### [PROMPT 1]
In the theater review, which actor plays Harold in The Courtship?
### [PROMPT 2]
Please copy the section of the theater review that starts with "Bunbury Theater's current" and ends with "was high, indeed.".

### [SOURCE EXCERPT]
Total Rating: 
***1/2
Opened: 
June 7, 2001
Ended: 
June 24, 2001
Country: 
USA
State: 
Kentucky
City: 
Louisville
Company/Producers: 
Bunbury Theater (Juergen K. Tossmann, producing director)
Theater Type: 
Regional
Theater: 
Bunbury Theater
Theater Address: 
112 South 7th Street
Phone: 
502-585-5306
Running Time: 
1 hr, 45 min
Genre: 
One-Acts
Author: 
Trish Powell, Vin Morreale, Jr., Paul Hasten, Ludmilla Bollow, Dirk D. Griffin, Joseph Barbara
Director: 
J. Daniel Herring (Who Wants to be an Audience?, The Courtship, Plastic Jesus), Kim Butterweck (Brut, Sunset Zoo, The Critic)
Review: 

Bunbury Theater's current offering of six 15-minute plays in celebration of its 15 years entertaining Louisville audiences turns out to be one of its finest -- a real treat to mark the occasion. Entries were submitted from all over the country, and the excellence of the final choices would seem to indicate that overall quality was high, indeed.

Trish Powell, a veteran Bunbury performer and playwright, provides a clever framing device for the evening with the Who Wants to be an Audience? opener she wrote and performs. The play, a take-off on that you-know-which TV show, periodically is stopped for Powell's "audience screen tests" to supposedly cull those who couldn't make the cut for becoming paid professional theater audiences. Such audiences, Powell advises as she seeks to train the crowd, should be "lively but well behaved." Among the no-nos, exemplified by the behavior of audience members Mary (Sharon Cardwell) and Bob (Gerry Renders) are candy wrappers, coughing, and cell phones. Powell pops up between the other plays from time to time to carry out her audience screen tests.

The evening's final play, The Critic, by Joseph Barbara neatly wraps up (well, not entirely) the discussion of theater that Powell's play initiates. Five "actors" and one "patron" bat back and forth their views of critics and how those people affect theatergoers and theater professionals. The arguments and rants, though familiar, are energetically expressed. In Vin Morreale, Jr.'s The Courtship, Harold (Sam Mannino) and Elizabeth (Julie Zielinski) hilariously flirt, love, quarrel, agonize, make up and analyze their quick-change feelings in ways that bring to mind a Woody Allen film.

### [ENTRIES PROVIDED]
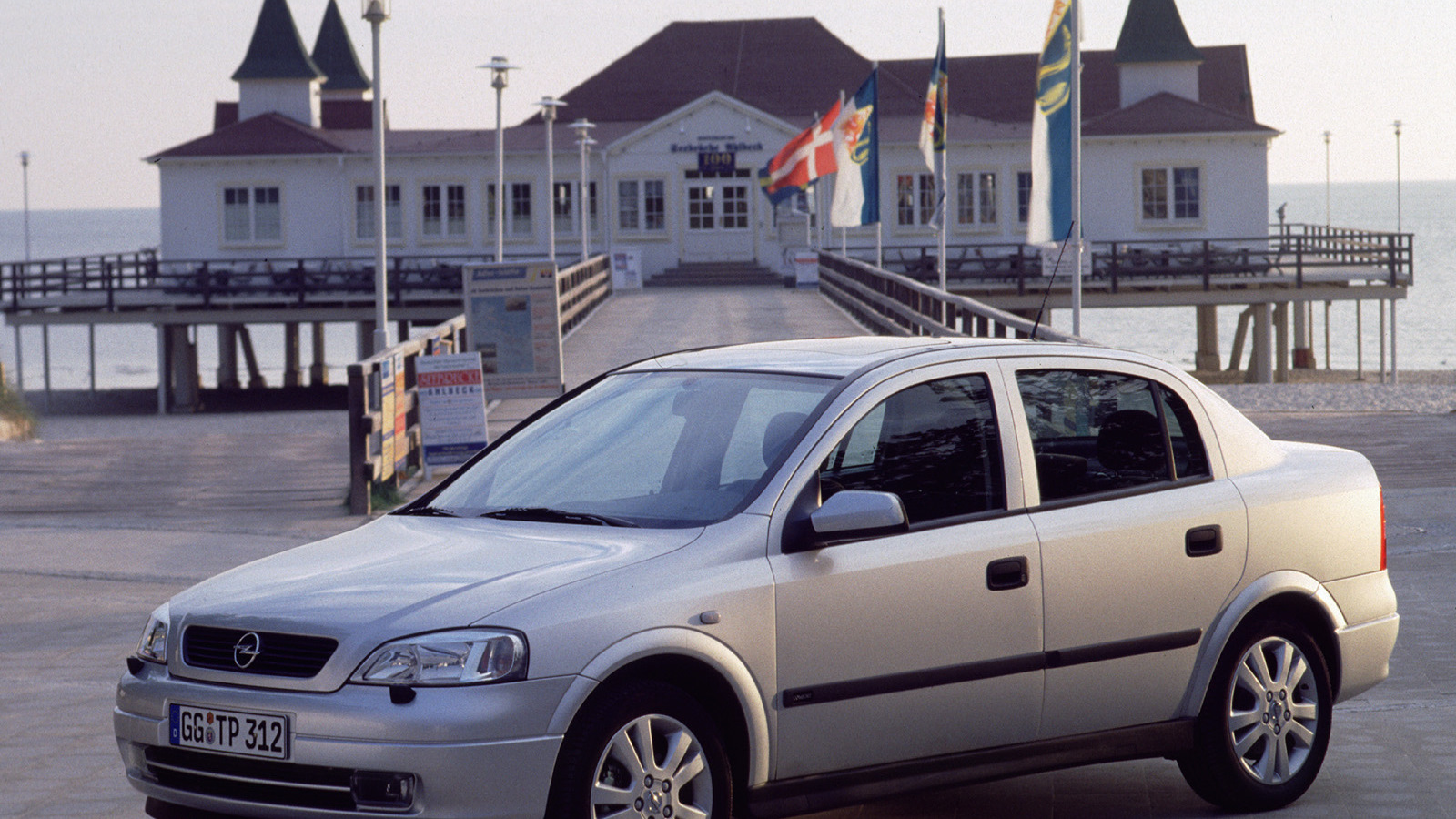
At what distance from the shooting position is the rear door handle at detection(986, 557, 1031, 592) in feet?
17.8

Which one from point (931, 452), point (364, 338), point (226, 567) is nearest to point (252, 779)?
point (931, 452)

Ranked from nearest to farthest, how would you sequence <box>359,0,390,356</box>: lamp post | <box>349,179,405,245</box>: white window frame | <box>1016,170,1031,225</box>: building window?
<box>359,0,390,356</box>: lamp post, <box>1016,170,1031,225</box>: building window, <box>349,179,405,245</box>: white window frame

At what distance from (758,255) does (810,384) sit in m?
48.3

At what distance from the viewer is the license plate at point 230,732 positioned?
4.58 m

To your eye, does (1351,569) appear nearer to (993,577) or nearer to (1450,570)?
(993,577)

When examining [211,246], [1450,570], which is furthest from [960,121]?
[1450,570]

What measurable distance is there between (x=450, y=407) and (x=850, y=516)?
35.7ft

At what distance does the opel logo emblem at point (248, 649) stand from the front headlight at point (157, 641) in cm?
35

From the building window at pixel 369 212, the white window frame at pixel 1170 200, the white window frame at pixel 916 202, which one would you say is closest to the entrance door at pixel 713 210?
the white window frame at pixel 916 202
---
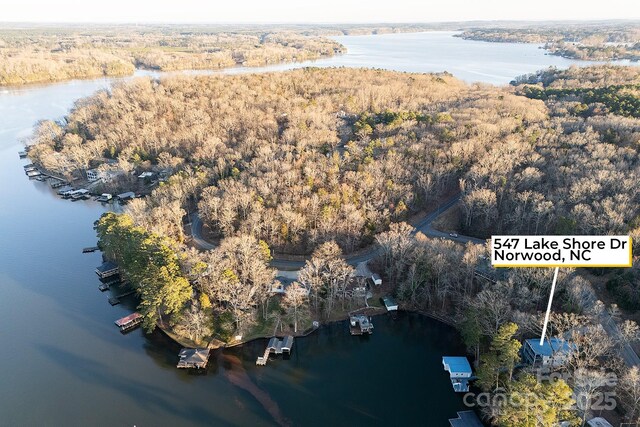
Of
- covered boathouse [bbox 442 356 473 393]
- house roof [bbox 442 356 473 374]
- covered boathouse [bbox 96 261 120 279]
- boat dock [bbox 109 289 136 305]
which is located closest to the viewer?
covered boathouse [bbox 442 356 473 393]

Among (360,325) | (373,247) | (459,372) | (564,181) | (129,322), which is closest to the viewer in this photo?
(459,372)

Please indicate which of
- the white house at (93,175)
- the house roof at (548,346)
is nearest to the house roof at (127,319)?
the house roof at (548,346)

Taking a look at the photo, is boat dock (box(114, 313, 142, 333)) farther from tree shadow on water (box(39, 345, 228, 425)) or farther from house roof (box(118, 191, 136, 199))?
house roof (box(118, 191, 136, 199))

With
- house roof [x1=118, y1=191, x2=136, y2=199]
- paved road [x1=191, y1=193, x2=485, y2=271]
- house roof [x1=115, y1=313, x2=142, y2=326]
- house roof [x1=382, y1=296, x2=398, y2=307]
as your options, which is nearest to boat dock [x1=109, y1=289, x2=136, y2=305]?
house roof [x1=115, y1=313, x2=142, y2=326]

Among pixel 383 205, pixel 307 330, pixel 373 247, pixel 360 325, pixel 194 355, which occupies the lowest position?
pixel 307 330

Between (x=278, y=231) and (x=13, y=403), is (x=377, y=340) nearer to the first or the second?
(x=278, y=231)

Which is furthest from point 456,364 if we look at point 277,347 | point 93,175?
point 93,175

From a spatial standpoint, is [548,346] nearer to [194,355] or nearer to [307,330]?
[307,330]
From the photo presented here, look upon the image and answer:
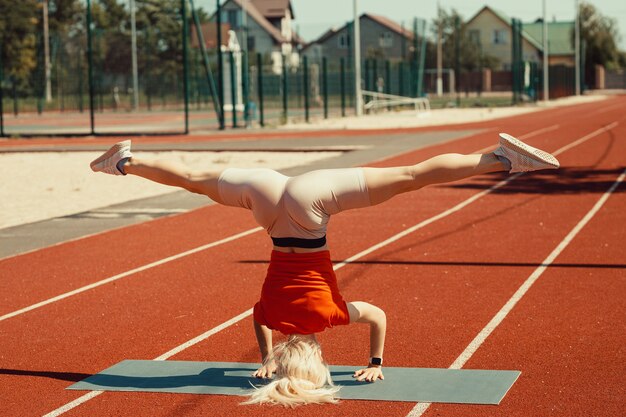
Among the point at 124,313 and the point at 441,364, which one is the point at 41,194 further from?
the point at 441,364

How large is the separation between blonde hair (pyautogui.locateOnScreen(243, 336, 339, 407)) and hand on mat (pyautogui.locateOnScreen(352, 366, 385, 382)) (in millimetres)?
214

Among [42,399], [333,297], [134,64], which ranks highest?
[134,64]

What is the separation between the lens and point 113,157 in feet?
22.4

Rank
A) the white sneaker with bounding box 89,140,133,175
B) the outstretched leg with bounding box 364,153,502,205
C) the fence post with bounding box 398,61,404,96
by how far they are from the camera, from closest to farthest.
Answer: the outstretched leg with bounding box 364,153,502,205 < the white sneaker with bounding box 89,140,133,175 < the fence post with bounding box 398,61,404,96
---
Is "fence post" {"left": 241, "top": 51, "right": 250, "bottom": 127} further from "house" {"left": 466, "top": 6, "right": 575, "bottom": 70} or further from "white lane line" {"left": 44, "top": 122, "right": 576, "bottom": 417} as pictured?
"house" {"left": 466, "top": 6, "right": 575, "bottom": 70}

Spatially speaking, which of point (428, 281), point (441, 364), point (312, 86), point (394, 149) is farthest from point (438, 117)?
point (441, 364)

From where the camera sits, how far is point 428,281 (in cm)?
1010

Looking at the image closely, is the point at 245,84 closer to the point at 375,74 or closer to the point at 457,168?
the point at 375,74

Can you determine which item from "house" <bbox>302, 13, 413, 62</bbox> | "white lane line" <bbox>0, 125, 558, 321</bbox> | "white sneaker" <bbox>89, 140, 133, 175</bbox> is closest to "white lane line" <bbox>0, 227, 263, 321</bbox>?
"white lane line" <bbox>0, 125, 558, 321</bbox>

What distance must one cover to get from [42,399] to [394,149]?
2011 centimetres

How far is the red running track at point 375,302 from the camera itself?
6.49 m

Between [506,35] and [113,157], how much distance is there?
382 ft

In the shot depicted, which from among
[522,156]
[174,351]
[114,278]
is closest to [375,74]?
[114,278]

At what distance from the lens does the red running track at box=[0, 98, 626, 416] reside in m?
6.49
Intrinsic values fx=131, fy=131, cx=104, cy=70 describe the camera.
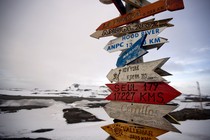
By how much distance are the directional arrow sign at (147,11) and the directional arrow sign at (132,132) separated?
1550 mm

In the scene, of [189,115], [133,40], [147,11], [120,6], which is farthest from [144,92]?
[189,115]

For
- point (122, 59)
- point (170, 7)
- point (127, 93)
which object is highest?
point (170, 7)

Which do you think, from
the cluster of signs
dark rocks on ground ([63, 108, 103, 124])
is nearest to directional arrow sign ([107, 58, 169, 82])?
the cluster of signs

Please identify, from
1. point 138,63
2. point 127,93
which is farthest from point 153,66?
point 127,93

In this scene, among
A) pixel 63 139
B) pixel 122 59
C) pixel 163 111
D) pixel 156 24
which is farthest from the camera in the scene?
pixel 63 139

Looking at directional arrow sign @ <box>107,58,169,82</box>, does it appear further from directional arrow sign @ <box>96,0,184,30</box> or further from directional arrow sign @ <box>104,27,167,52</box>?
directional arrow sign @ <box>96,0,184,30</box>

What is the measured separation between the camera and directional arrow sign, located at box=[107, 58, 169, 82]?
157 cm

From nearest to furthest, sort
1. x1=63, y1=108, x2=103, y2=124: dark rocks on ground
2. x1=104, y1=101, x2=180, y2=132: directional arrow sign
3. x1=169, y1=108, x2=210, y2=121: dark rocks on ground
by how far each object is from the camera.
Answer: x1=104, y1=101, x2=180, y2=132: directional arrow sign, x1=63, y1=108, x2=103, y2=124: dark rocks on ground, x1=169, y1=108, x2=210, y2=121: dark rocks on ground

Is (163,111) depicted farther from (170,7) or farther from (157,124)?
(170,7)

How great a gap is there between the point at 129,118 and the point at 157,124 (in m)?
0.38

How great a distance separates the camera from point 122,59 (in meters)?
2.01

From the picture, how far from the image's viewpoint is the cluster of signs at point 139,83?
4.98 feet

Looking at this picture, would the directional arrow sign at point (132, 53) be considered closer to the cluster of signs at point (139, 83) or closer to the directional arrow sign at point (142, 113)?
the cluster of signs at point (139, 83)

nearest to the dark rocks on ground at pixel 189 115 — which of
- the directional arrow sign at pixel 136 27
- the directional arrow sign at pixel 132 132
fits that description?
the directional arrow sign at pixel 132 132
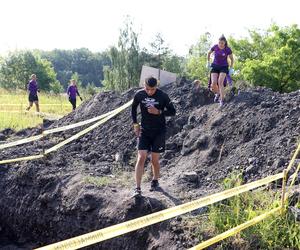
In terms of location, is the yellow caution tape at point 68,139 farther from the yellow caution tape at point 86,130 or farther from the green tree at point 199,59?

### [EXPECTED ANSWER 1]
Sam Mannino

### [EXPECTED ANSWER 2]
Bunbury Theater's current offering of six 15-minute plays in celebration of its 15 years entertaining Louisville audiences turns out to be one of its finest -- a real treat to mark the occasion. Entries were submitted from all over the country, and the excellence of the final choices would seem to indicate that overall quality was high, indeed.